Avendo giocato a calcio ad alti livelli per 14 anni, conosco bene il mio corpo e questa è certamente una delle ragioni. A ciò si aggiunge anche l’autodisciplina che ho acquisito in quel periodo (equilibrio tra studio/lavoro e sport). E poi probabilmente c’è anche il fattore della forza mentale.

 

 

 

Il tuo punto di forza è soprattutto la corsa. Puoi illustrarci una tua normale settimana di allenamento e darci una panoramica di quanto corri, vai in bicicletta, nuoti, fai allenamento alternativo, pesistica e recupero?

Sì, la corsa è il mio forte, anche se in realtà investo “solo” 3-4 ore alla settimana in questo tipo di allenamento. Vi si aggiungono 2-4 ore di nuoto e 6-10 ore di bicicletta. Nel complesso mi alleno tra le 10 e le 18 ore. Inoltre ho in programma 2-3 ore di stabilizzazione e allungamento/blackroll come recupero attivo.

Dato che mi piace praticare molti sport, ogni tanto mi cimento anche in altre discipline, come il badminton. Gli esercizi di irrobustimento li svolgo soprattutto in inverno, mentre durante la stagione ne faccio praticamente a meno, altrimenti il carico muscolare sarebbe troppo pesante.

 

 

 

Fino a pochi anni fa praticavi uno sport di squadra con la palla, che ti ha permesso di mietere grandi successi. Che cosa ti mancava nel calcio che invece puoi avere e vivere nelle gare di fondo? In quali aspetti puoi trarre beneficio dal tuo passato sportivo?

La maggiore differenza rispetto agli sport di squadra è naturalmente la flessibilità dei tempi, dei contenuti e anche della durata dell’allenamento. Anche se ora mi alleno più di quanto facessi ai tempi del calcio, penso di avere più tempo libero. Posso anche integrare bene l’allenamento negli spostamenti che faccio per recarmi al lavoro. Tutto questo rende le cose più facili.

Nel calcio, inoltre, dipendi sempre dai compagni di squadra. Ora, invece, sono l’unica responsabile della mia performance, che può essere positiva, ma anche negativa. Quello che mi manca è lo spirito di squadra e l’aspetto sociale, ma allo stesso tempo apprezzo il fatto che la pressione sia inferiore a prima, che per me è un aspetto molto positivo e mi permette di godermi ancora di più lo sport.
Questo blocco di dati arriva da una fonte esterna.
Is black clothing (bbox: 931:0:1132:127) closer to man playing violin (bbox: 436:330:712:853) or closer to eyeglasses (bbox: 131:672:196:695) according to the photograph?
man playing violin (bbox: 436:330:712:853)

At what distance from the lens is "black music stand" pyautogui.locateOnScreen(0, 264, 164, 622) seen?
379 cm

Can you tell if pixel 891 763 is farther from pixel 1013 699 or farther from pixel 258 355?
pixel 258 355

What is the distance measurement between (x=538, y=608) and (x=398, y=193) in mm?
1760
Con la corsa penso di poter ora sfruttare appieno il periodo calcistico e, naturalmente, beneficiare della disciplina e della volontà che ho acquisito in giovane età.

Hai qualche segreto che ci puoi rivelare?

La mente è un fattore decisivo per il successo o il fallimento. Anche se pensi che il corpo non ce la faccia più, ci sono ancora risorse nascoste. I pensieri positivi e la suddivisione delle lunghe competizioni in singole “tappe” aiutano molto in questo senso.